• **Quellenauszug**
* * * *

Die F-16 kann Geschwindigkeiten über Mach 2, also rund 2.470 km/h, erreichen und wurde als erstes Flugzeug für 9G-Manöver gebaut. Bei einem solchen Manöver wirkt das Neunfache der Erdanziehungskraft auf Pilot und Maschine. Die F-16 ist darüber hinaus so gebaut, dass sie aerodynamisch instabil ist. Das mag auf den ersten Blick absurd klingen, aber, vereinfacht gesagt, wird das Flugzeug dadurch manövrierfähiger, weil der Pilot oder die Pilotin nicht zuerst die eigene Stabilität des Fliegers überwinden muss. Dennoch bleibt die F-16 in der Luft, ein elektronisches System gleicht die Instabilität laufend aus.

Cockpit einer F-16 mit leicht goldenem Schimmer
Das Cockpit der F-16 ist mit einer dünnen Goldschicht überzogen.

* * * *

• **Verständnis prüfen**
1. Nennen Sie alle Merkmale der F-16, die der Text über die F-16 angibt.
2. Fassen Sie den Text über die F-16 in zwei Sätzen zusammen.
3. Bitte geben Sie an, womit das Cockpit der F-16 laut dem Text über die F-16 überzogen ist.
Die Daten stehen für sich und gehören nicht zum Text über die F-16.

• **Datenauszüge**
* * * *

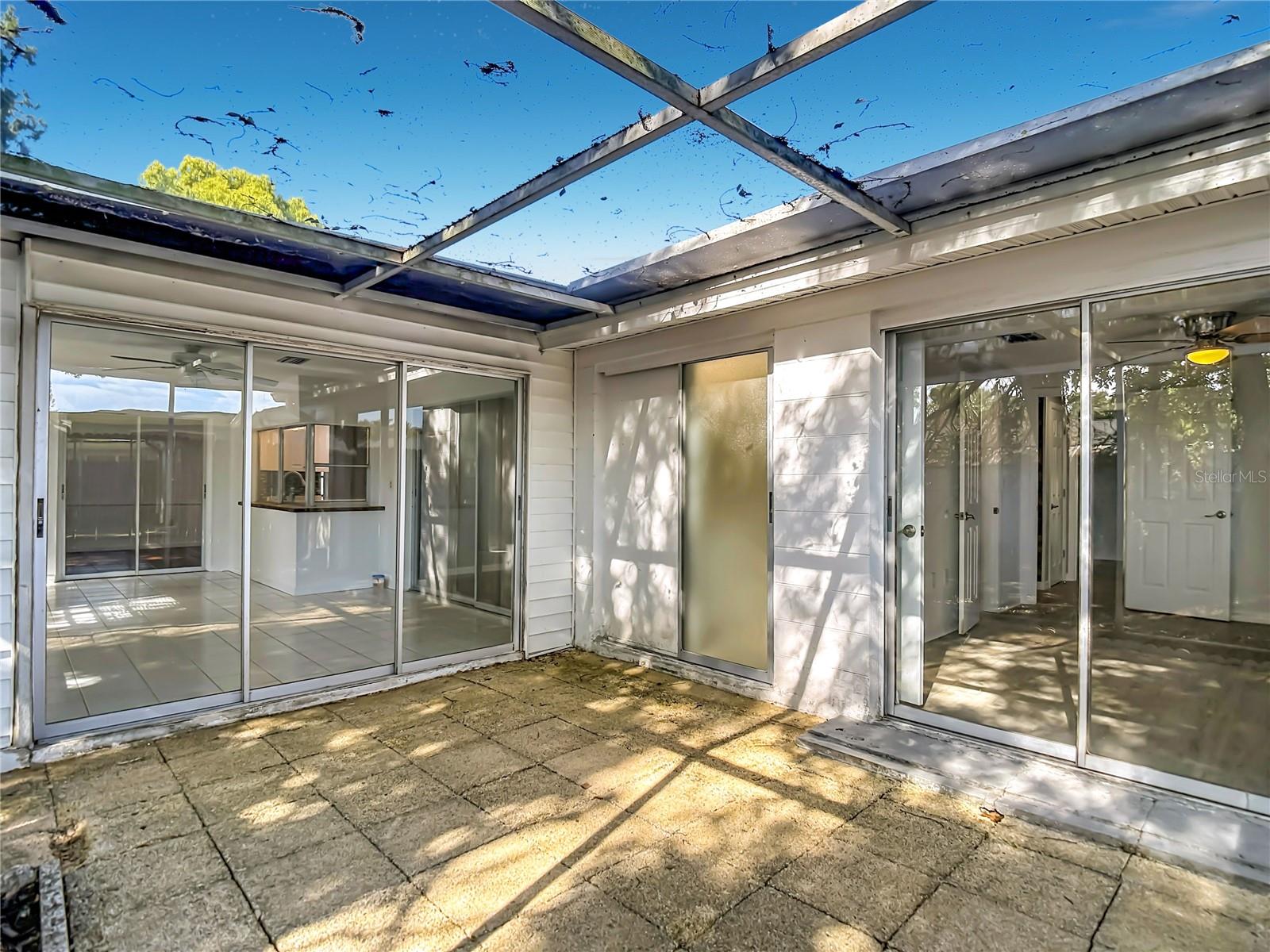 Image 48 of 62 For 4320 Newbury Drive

* * * *

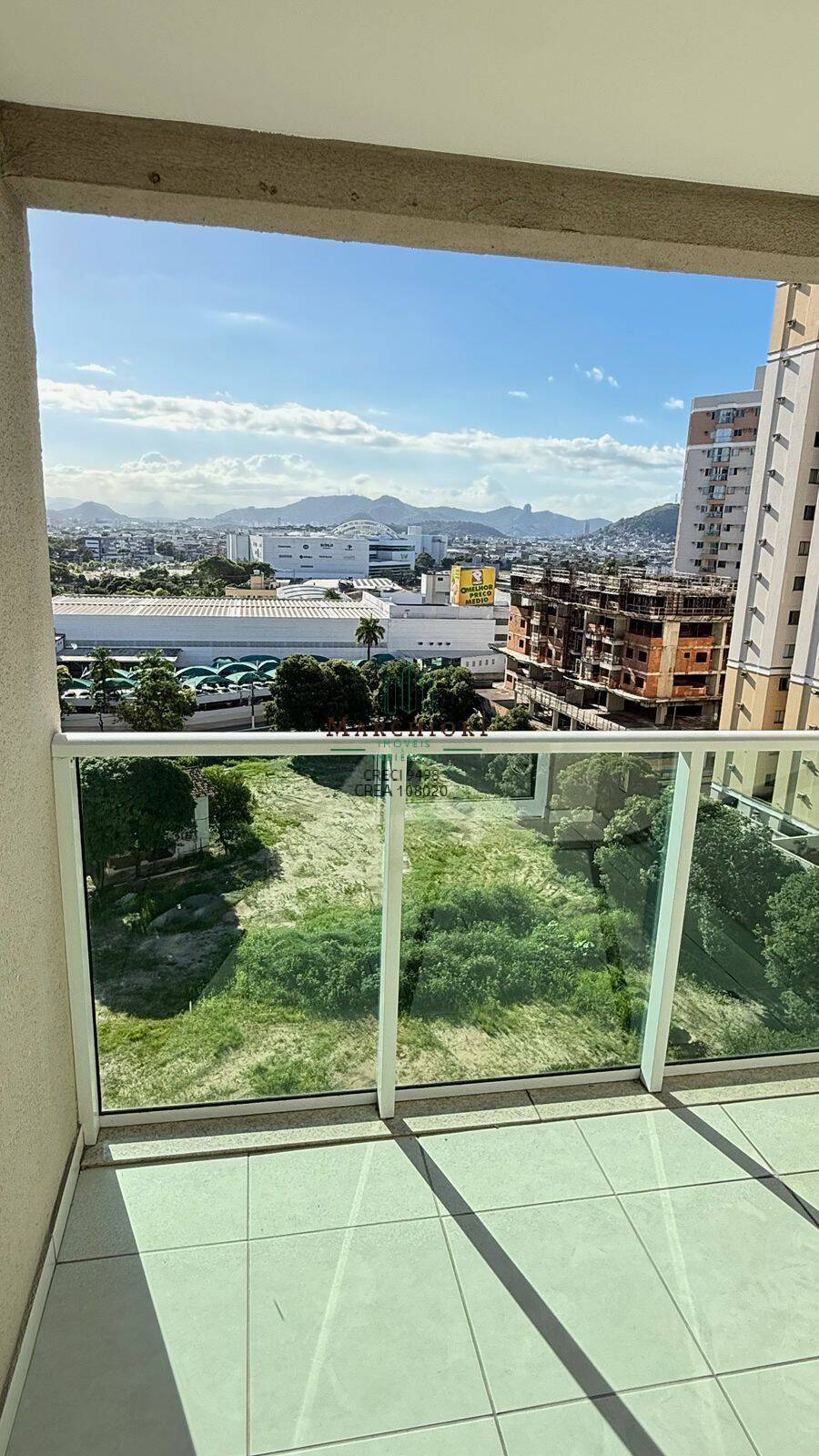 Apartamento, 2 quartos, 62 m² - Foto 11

* * * *

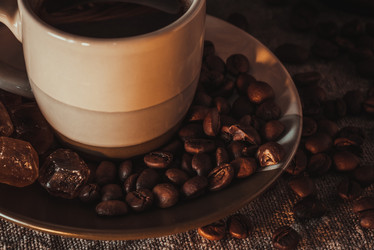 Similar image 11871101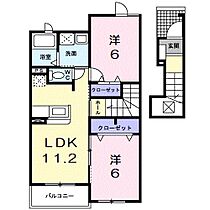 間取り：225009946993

* * * *

• **Antworten nach Nummer**
1.
- Sie erreicht Geschwindigkeiten über Mach 2, also rund 2.470 km/h.
- Sie wurde als erstes Flugzeug für 9G-Manöver gebaut.
- Sie ist so gebaut, dass sie aerodynamisch instabil ist.
- Ein elektronisches System gleicht die Instabilität laufend aus.
- Ihr Cockpit ist mit einer dünnen Goldschicht überzogen.

2. Die F-16 erreicht über Mach 2, rund 2.470 km/h, und wurde als erstes Flugzeug für 9G-Manöver gebaut, bei denen das Neunfache der Erdanziehungskraft auf Pilot und Maschine wirkt. Sie ist so gebaut, dass sie aerodynamisch instabil und dadurch manövrierfähiger ist, während ein elektronisches System die Instabilität laufend ausgleicht.

3. Mit einer dünnen Goldschicht.